Soru: , “Bir babanın öz kızına duyduğu şehvet, karısıyla olan nikâhını düşürür mü?”
Yanıt: “Babanın şehvetle kızını öpmesi ya da şehvetle ona sarılmasının nikâha bir etkisi yoktur. Babanın kızını kalın elbiselerden tutarak ya da vücuduna bakıp düşünerek, şehvet duyması, bu tür bir haram oluşturmaz. Ayrıca kızın, 9 yaşından büyük olması gerekir."
Bu iğrenç soruyu soran muhtemelen öz kızına hallenmeye niyet etmiş bir "baba"! İğrenç tecavüzüne dini bir kılıf arıyor.
Bu iğrenç soru sayfasına düştüğü anda suç duyurusu yapmak yerine yukarıda okuduğunuz yanıtı veren de, Din İşleri Yüksek Kurulu Dini bilgilendirme Platformu’nun inanç, ibadet, ahlak ve sosyal hayat ile ilgili güncel fetva sitesi...
Sosyal medyada kıyamet kopunca Diyanet'in yaptığı açıklama özetle; " kendini vatandaş yerine koyanların sordukları sorularda fetva hattını kelime oyunlarıyla tuzağa düşürdükleri ve aldıkları yanıtları da tahrif edip yaydıkları" şeklinde. Hiç yanlış anladığımı sanmıyorum yani "biz bu tür sorulara yanıt vermiyoruz" demiyorlar "kelime oyunlarıyla kandırıldık" diyorlar. Bu "kandırıldık" savunmasını son yıllarda ne çok duyduk ve hep aynı kesimin temsilcilerinden...
Dinin öncelikle öğretmesi gereken;
Sizin ya da başkasının çocuğu hiç farketmez, çocuklara şehvetle değil sevgiyle bakmaktır.
Cizre'de Silopi'de öldürülen, Ege sahillerine cesetleri vuran çocuklara ilişkin tek bir söz etmeyen diyanet 9 yaşından büyük kız çocuklarınızı istismar edebilirsiniz diyor.
Hayatımın hiç bir döneminde çocuk ve kadın tacizi ve cinsel saldırıyı savunmaya yönelik böylesine ahlaksızca mazur gösterecek bahaneler ve dini kisveler uydurulduğuna tanık olmadım.
Oluşturulmaya çalışılan bu iğrenç algı biçimi bu halkın geleneğini, insani değerlerini ve kültürünü yok etme çabasıdır.
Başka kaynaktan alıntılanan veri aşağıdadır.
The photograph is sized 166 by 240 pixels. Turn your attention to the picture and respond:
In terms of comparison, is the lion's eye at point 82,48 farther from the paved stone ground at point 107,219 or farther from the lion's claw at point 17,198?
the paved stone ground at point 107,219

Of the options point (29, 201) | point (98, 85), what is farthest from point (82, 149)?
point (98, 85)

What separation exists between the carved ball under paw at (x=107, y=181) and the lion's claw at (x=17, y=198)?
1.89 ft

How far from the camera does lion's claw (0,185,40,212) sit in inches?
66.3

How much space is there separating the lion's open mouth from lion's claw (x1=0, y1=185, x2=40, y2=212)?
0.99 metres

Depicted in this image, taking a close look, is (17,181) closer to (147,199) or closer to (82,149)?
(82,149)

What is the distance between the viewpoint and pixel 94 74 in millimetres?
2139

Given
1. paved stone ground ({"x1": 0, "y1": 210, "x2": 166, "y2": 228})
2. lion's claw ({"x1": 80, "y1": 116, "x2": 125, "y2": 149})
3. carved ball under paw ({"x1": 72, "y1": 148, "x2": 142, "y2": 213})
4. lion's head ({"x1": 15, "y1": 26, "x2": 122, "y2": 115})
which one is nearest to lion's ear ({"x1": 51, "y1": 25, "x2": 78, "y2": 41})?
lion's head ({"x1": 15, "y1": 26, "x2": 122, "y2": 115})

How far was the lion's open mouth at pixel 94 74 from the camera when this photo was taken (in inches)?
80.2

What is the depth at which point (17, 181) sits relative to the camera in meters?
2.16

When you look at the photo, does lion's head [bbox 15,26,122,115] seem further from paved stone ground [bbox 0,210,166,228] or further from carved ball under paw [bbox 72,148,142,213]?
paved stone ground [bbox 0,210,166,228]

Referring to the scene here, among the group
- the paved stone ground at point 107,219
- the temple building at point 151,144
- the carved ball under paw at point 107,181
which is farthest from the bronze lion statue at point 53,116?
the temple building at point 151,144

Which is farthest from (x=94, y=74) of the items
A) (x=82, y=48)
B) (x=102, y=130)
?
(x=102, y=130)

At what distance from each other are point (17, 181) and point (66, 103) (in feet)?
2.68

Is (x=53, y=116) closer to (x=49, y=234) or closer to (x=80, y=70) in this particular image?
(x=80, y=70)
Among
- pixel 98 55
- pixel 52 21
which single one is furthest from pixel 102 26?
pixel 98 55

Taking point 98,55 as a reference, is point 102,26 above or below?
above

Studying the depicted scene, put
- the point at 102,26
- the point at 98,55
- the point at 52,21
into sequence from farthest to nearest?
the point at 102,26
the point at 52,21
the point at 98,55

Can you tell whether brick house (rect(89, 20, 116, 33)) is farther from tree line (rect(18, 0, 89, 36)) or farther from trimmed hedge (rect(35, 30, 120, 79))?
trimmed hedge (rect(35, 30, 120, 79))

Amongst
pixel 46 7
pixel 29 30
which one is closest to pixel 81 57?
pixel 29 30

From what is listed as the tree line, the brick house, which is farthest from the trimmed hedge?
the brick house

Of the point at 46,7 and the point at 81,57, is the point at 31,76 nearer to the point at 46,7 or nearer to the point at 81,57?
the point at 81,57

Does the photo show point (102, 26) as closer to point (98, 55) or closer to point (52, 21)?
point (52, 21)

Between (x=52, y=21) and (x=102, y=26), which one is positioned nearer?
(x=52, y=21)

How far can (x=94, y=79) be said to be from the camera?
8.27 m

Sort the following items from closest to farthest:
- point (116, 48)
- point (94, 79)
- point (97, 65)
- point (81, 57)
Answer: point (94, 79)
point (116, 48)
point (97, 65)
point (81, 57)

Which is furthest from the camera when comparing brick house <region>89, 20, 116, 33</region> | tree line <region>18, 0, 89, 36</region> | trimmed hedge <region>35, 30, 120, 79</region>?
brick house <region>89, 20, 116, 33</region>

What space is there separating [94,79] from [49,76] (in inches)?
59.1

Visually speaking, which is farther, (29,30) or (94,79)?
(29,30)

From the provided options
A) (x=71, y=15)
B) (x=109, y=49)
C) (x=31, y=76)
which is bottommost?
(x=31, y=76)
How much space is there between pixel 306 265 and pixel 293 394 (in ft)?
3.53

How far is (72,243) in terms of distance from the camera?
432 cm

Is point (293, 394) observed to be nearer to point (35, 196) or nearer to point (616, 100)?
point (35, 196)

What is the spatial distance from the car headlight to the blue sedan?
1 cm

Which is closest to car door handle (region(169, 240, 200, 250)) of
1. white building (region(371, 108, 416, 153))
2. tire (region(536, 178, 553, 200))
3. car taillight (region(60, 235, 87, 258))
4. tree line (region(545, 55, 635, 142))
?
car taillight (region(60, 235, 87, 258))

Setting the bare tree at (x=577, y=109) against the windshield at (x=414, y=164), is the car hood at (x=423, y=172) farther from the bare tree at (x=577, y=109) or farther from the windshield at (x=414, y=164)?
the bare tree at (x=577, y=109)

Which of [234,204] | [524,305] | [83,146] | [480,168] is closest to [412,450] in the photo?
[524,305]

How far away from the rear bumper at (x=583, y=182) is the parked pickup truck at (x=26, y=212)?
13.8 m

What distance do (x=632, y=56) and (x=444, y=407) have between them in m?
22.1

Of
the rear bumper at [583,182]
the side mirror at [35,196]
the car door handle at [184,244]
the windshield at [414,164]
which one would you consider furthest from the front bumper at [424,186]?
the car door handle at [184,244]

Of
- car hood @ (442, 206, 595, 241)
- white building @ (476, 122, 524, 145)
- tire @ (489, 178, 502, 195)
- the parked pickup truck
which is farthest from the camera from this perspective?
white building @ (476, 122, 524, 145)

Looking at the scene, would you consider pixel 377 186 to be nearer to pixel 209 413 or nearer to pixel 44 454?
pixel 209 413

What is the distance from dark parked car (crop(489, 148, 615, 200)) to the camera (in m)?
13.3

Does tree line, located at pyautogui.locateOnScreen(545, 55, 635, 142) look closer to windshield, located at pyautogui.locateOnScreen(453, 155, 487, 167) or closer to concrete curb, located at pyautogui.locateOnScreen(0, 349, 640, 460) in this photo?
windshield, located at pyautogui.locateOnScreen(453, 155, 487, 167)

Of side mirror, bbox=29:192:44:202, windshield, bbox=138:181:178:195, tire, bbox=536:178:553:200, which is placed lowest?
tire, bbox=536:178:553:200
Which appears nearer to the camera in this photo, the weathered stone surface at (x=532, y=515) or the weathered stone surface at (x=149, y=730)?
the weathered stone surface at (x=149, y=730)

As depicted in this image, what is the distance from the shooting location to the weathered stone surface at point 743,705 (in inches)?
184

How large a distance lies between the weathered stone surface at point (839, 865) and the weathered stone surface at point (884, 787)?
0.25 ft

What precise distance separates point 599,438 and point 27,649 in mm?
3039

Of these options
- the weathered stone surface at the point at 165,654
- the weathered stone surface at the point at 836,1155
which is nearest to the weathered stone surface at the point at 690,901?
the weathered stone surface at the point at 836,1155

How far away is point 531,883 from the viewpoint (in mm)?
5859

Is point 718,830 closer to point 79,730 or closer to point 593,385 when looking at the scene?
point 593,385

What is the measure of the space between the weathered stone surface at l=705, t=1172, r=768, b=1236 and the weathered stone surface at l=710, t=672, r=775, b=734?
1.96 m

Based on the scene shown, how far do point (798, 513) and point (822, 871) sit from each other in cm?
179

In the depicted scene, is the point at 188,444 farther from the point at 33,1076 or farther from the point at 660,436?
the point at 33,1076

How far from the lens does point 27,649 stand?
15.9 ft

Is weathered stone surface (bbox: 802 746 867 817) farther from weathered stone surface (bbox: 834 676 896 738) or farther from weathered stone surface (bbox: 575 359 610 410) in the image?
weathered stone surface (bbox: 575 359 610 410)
Toplum "din" diye diye bir lağım çukuruna itiliyor. Din de, ahlak da insanlık da yerlerde...
Normal algısı yaratılıp alışmaya zorlandığımız "dini kurallara uygun!" diye yutturulmaya çalışılan yaşama biçimi bu. Ve dini kılıf uydurulan her ahlaksızlık insanları dinden uzaklaştırıyor.
Diyeceğim şudur ki;
Bu ülke sizin babanızın çiftliği, vatandaş çiftliğinizin marabası değil. Vicdani ve insani değerlerimizin ayarlarıyla istediğiniz gibi oynayamazsınız.
Din de sizin babanızın malı değildir, işinize geldiği gibi fetvalar verip kurallar uydurarak inancımızı çürütemezsiniz. .
Din adamlarının görevi dünya insanlarına barış, sevgi ve iyi insan olmayı öğretmektir, Bunu yapamıyorsanız, terkedin işgal ettiğiniz kurumları, çıkın gidin hayatımızdan.
Sizin sapkın inancınızın kirli ellerinin çocuk bedenlerinde dolaşmasına hiç tahammülü yok insanlığın!